Zu erledigende Aufgaben
[1] Welcher Anteil der bestätigten Neuinfektionen in Nordrhein-Westfalen entfällt laut dem Auszug über die Corona-Lage auf Reiserückkehrer?
[2] Setzen Sie den Text über die Corona-Lage im Sommer im Anschluss an seinen letzten Satz fort.

Ausgewählter Auszug
====================
Eigentlich müssten deshalb überall die Alarmglocken schrillen. Doch passiert ist wenig. Bundesgesundheitsminister Jens Spahn bezeichnete die Entwicklung im Deutschlandfunk als „ohne Zweifel besorgniserregend“. Und die Bundesregierung rief die Bürger einmal mehr auf, achtsam zu bleiben. Der kollektive Weckruf, der dringend nötig gewesen wäre, um die Menschen aus der grassierenden Corona-Lethargie zu holen, blieb leider aus.
Dieses Versäumnis könnte uns noch teuer zu stehen kommen – mit Blick auf die Gesundheit und die Wirtschaft. Denn das Virus ist immer noch mitten unter uns und nutzt jede Nachlässigkeit, um sich weiter zu verbreiten. Aktuell helfen ihm dabei die vielen Reiserückkehrer. In Nordrhein-Westfalen etwa entfällt ein Viertel der bestätigten Neuinfektionen auf diese Gruppe: Menschen, die dachten, sie könnten in Spanien, Kroatien oder den Niederlanden Urlaub vom neuartigen Corona-Virus machen.
Doch Viren machen keine Sommerferien.
Diese banale Erkenntnis hat offenbar auch viele junge Menschen noch nicht erreicht. Ein Drittel der Deutschen unter 29 Jahren ist überzeugt: Das Coronavirus ist keine große Gefahr für mich. Die Statistik gibt ihnen zwar Recht: Covid-19 ist vor allem für Ältere und Menschen mit Vorerkrankungen lebensgefährlich. Aber daraus zu folgern, man könne in Kneipen, Parks und Cafés jetzt wieder feiern und chillen wie früher, ist leichtsinnig und unverantwortlich.
====================
Aufgeführte Einträge

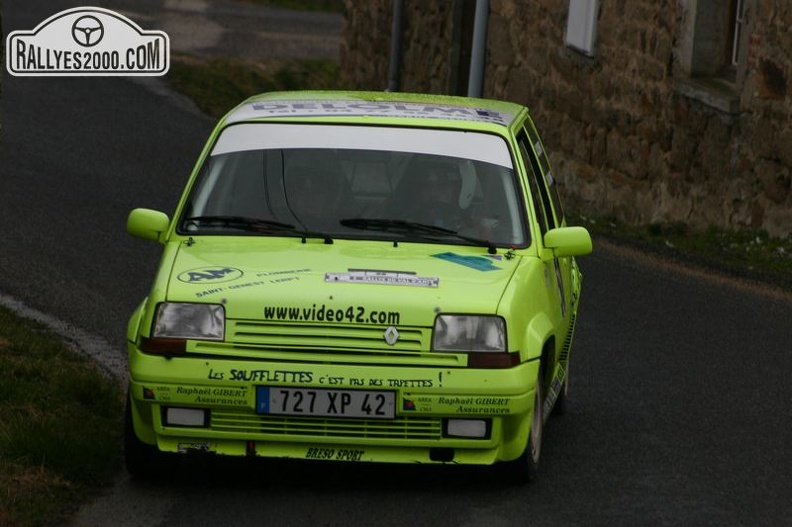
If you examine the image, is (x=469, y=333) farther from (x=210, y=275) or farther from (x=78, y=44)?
(x=78, y=44)

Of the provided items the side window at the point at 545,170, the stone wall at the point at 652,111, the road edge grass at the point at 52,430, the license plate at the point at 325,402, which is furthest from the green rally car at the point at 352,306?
the stone wall at the point at 652,111

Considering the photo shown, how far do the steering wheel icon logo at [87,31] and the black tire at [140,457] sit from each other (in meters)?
2.37

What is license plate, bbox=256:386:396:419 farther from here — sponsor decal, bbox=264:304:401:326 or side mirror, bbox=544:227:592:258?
side mirror, bbox=544:227:592:258

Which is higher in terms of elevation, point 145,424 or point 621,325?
point 145,424

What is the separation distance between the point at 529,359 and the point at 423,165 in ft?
4.64

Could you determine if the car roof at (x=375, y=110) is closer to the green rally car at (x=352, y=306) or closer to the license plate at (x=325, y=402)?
the green rally car at (x=352, y=306)

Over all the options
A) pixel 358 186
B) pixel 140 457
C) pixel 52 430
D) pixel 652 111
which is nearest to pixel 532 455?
pixel 358 186

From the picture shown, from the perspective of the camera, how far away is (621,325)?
12.5m

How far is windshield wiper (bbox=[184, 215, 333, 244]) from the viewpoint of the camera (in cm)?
850

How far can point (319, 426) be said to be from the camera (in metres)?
7.66

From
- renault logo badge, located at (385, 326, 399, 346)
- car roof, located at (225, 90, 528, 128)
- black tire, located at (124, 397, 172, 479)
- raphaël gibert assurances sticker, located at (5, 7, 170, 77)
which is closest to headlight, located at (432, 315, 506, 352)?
renault logo badge, located at (385, 326, 399, 346)

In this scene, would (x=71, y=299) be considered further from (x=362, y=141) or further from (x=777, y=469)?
(x=777, y=469)

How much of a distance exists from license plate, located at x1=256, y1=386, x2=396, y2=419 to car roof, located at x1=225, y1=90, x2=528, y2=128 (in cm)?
186

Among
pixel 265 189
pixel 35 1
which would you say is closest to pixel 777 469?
pixel 265 189
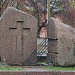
====================
Antworten je Aufgabe
[1] Ein Viertel.

[2]
Weil die Jungen mobil sind und viele Kontakte pflegen, stecken gerade sie häufig andere an.
Diese Gruppe von ‚Unbesorgten‘ zu sensibilisieren und zur Not auch mit Bußgeldern zur Vernunft zu bringen, ist eine der zentralen Herausforderungen der nächsten Wochen. Denn neben jenen, die sich im Urlaub angesteckt haben, sind es die Gleichgültigen, die das Virus gegenwärtig in die Fläche tragen. Während lange nur einzelne Hotspots wie Schlachtbetriebe und Gemüsehöfe das Problem waren, gibt es inzwischen viele kleine Virusherde, verteilt übers ganze Bundesgebiet. Den Vormarsch der Seuche zu stoppen, wird dadurch immer schwieriger.
Wenn wir die zweite Infektionswelle bremsen wollen, müssen wir die Zahl der Neuinfektionen pro Tag wieder unter tausend drücken – und zwar bevor im Herbst die Grippesaison beginnt. Gelingen kann das nur, wenn wir alle an einem Strang ziehen und sofern die immer noch hohe Zustimmung für die Krisenbewältigungsstrategie der Regierenden nicht weiter bröckelt.
Vertrauen ist der Kitt für kollektives Handeln.
Deshalb ist es natürlich fatal, wenn in Bayern tagelang Bescheide liegenbleiben, die 900 positiv getestete Reiserückkehrer darüber informieren, dass sie eine Gefahr für ihre Mitmenschen sind. Und es schadet der Glaubwürdigkeit des Robert-Koch-Instituts, dass auf dessen Webseite am Mittwoch fälschlicherweise verkündet wurde, bereits diesen Herbst könnte ein Corona-Impfstoff verfügbar sein. Tatsächlich könnte es ein Vakzin für die breite Bevölkerung allerfrühestens im nächsten Frühjahr geben. Wir müssen ohne Impfstoff über den Winter kommen. Wenn Russlands Präsident Wladimir Putin etwas anderes behauptet, hat er sicher nicht die Gesundheit der Menschen im Sinn.
Wir dürfen uns beim Kampf gegen die Corona-Pandemie weder von wilden Versprechungen noch von Verschwörungstheoretikern in die Irre führen lassen. Was zählt, ist auf dem Platz – jeder Einzelne im Alltag.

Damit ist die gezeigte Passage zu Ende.